Патентный эксперт третьего класса

Швейцарский город Берн. Патентное бюро. Молодой сотрудник терпеливо перебирает скучные рабочие бумаги. По большей части это заявки на всяческие изобретения – упругая скрепка для бумаг, безопасная бритва новой конструкции, втулка с крылышками для ручной маслобойки, кронштейн особой прочности… В особою стопку отложены заявки серьезные – машиностроение, механизмы, приборы… Но мысли его витают в иных мирах. Это не ускользает от взгляда директора бюро.

– Молодой человек, – ворчливо говорит директор. – Прежде чем мух в окне считать, надо бы разобрать заявки, скопившиеся на вашем столе. Мы постоянно опаздываем с ответами, на нас уже жалуются.

– Да, да, господин директор, – рассеянно отвечает сотрудник. – Разумеется. Я все разберу. Можете не беспокоиться.

Директор скептически поджимает губы. Он не до конца верит подобным обещаниям.

– Вы только посмотрите, что тут написано, – восклицает эксперт второго класса Франц Нольде, удивленно вглядываясь в газету. – Взрывы бомб случились практически одновременно!

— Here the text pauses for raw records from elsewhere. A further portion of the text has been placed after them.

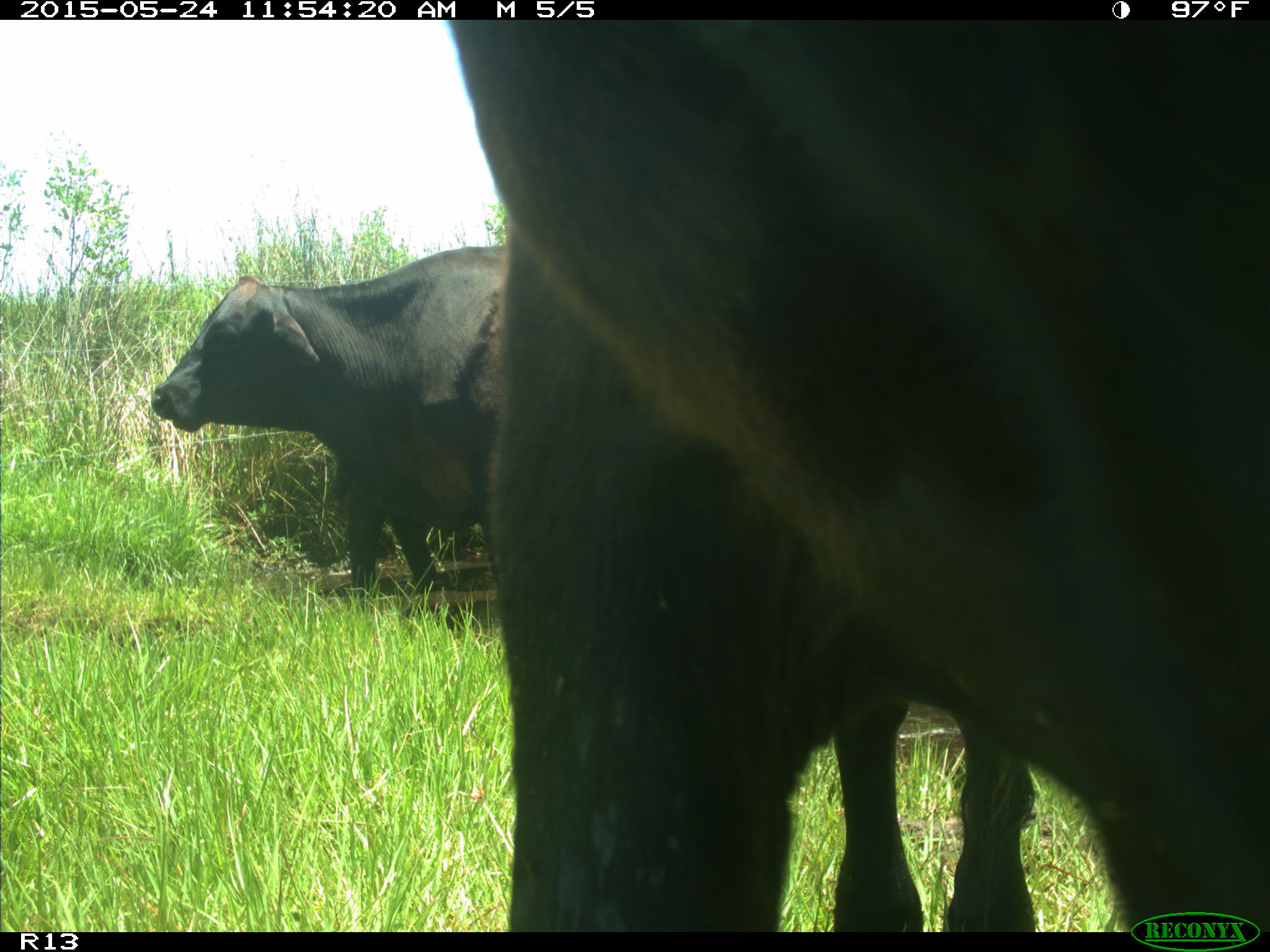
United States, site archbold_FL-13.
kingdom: Animalia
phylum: Chordata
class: Mammalia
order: Artiodactyla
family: Bovidae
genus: Bos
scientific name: Bos taurus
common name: domestic cow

– Какие такие взрывы? – спрашивает эксперт третьего класса.

– Террористы. Один в России, другой на Балканах. Словно сговорились.

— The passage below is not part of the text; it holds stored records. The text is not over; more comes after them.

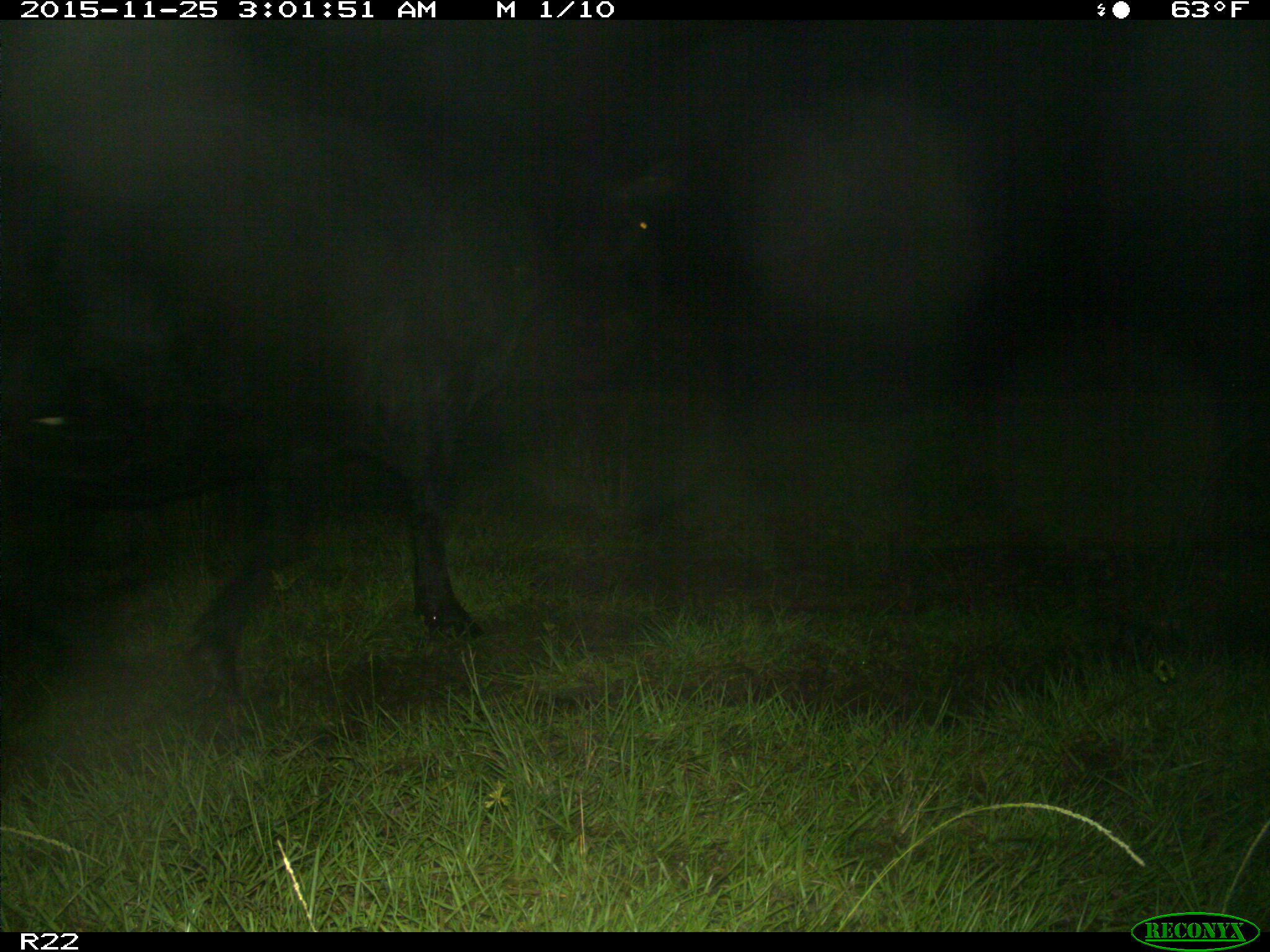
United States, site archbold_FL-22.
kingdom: Animalia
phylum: Chordata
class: Mammalia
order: Artiodactyla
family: Bovidae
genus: Bos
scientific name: Bos taurus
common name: domestic cow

Все уже знают – в России неспокойно. На Балканах тоже несладко. Газеты накинулись на эти события. В королевстве сербов какая-то «Черная рука» безумствует, в русском царстве вообще чуть ли не революция. По улицам, размахивая шашками, скачут казаки, рабочие строят баррикады. Даже здесь, в тихой, молочной Швейцарии общественность оживилась, кто-то встревожен, кто-то озадачен, кто-то ждет перемен. Нельзя сказать, что задумчивого эксперта третьего класса политические события не интересуют. Напротив, он тут довольно отзывчив. Они его тоже тревожат, даже ранят душу. Но нечто странное происходит с его мозгами. Их кидает куда-то в сторону, в туман предельных абстракций. Он глубоко задумывается о загадке одновременности. Казалось бы, житейская чепуха, мелочь, а на самом деле все очень не просто.

Начнем с элементарного, думает он. Что, например, означает фраза «два взрыва случились одновременно»? Существует ли одновременность двух разделенных пространством событий в принципе? Или это мы ее сами воображаем? Допустим, в разных точках пространства висят часы. Но кто доказал, что все они идут одинаково? Неужели мировое время – химера?

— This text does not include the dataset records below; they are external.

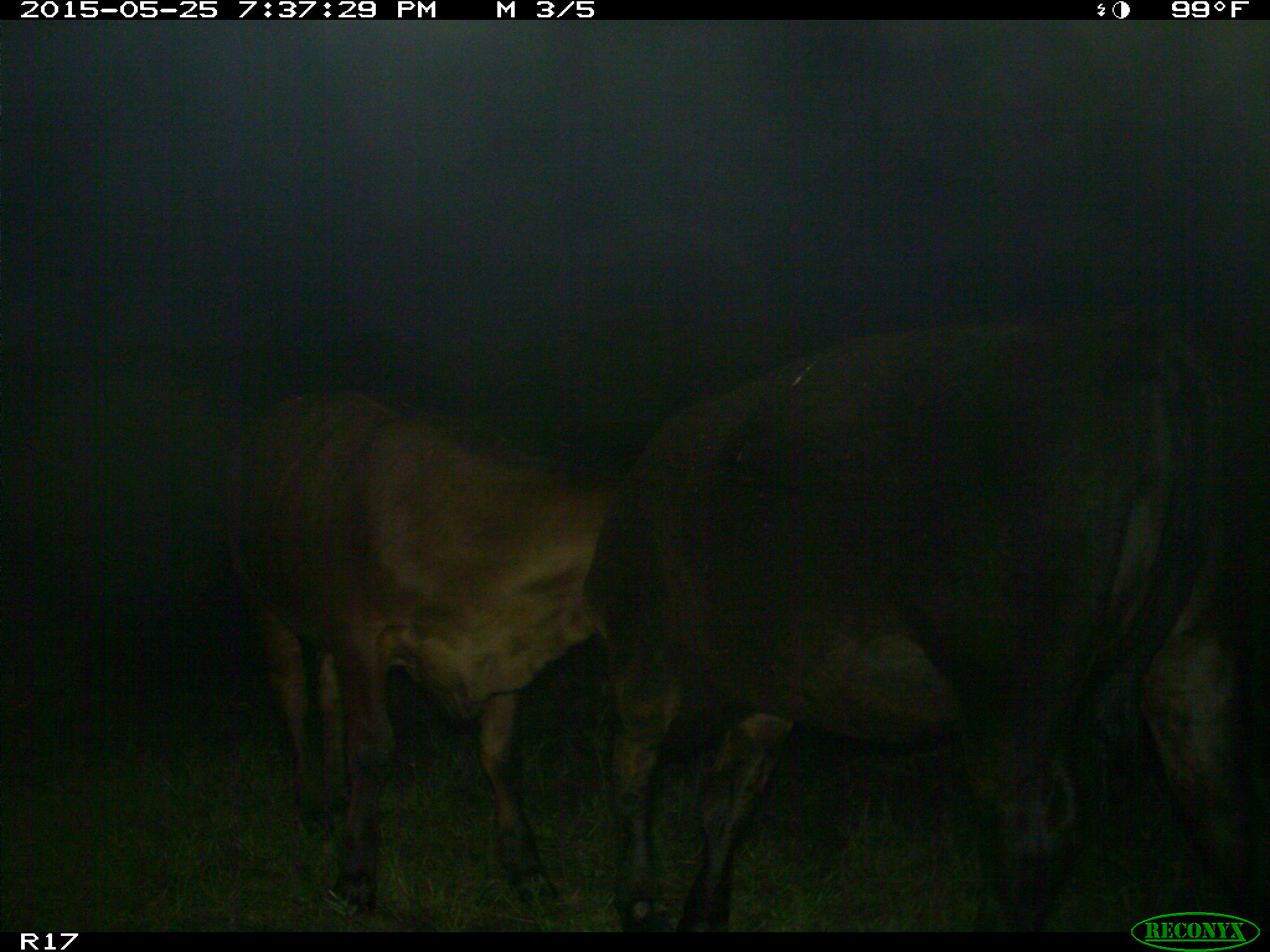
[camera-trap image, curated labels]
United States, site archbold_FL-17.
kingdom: Animalia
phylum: Chordata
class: Mammalia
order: Artiodactyla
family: Bovidae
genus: Bos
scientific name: Bos taurus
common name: domestic cow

Недавно он внимательно проштудировал сочинение австрийского физика Эрнста Маха об истинном познании. И Мах его поразил. В этой умнейшей книге сказано твердо: «Никакие понятия, если они не подтверждены опытом, не могут иметь места в физической теории…» Как же быть с одновременностью? Разве это не наша субъективная выдумка? Убедиться в одновременности можно только опытным путем. Другого способа нет. Допустим, я, наблюдая с крыши дома вечернее небо в трубу, становлюсь свидетелем двух одновременных событий – левый глаз, свободный, замечает какую-то вспышку на окраине города, а правый, который приник к окуляру, фиксирует в эту же секунду повышение светимости Марса. В моем сознании эти вспышки одновременны. Но с окраины свет долетает практически мгновенно, а от Марса идет несколько минут. Значит, в реальности вспышка на Марсе должна была произойти на эти минуты раньше, чтобы поспеть вровень со вспышкою местной. Значит, если кто-то сигналит мне с Марса прожектором, да хоть факелом, я увижу его сигнал минут через десять.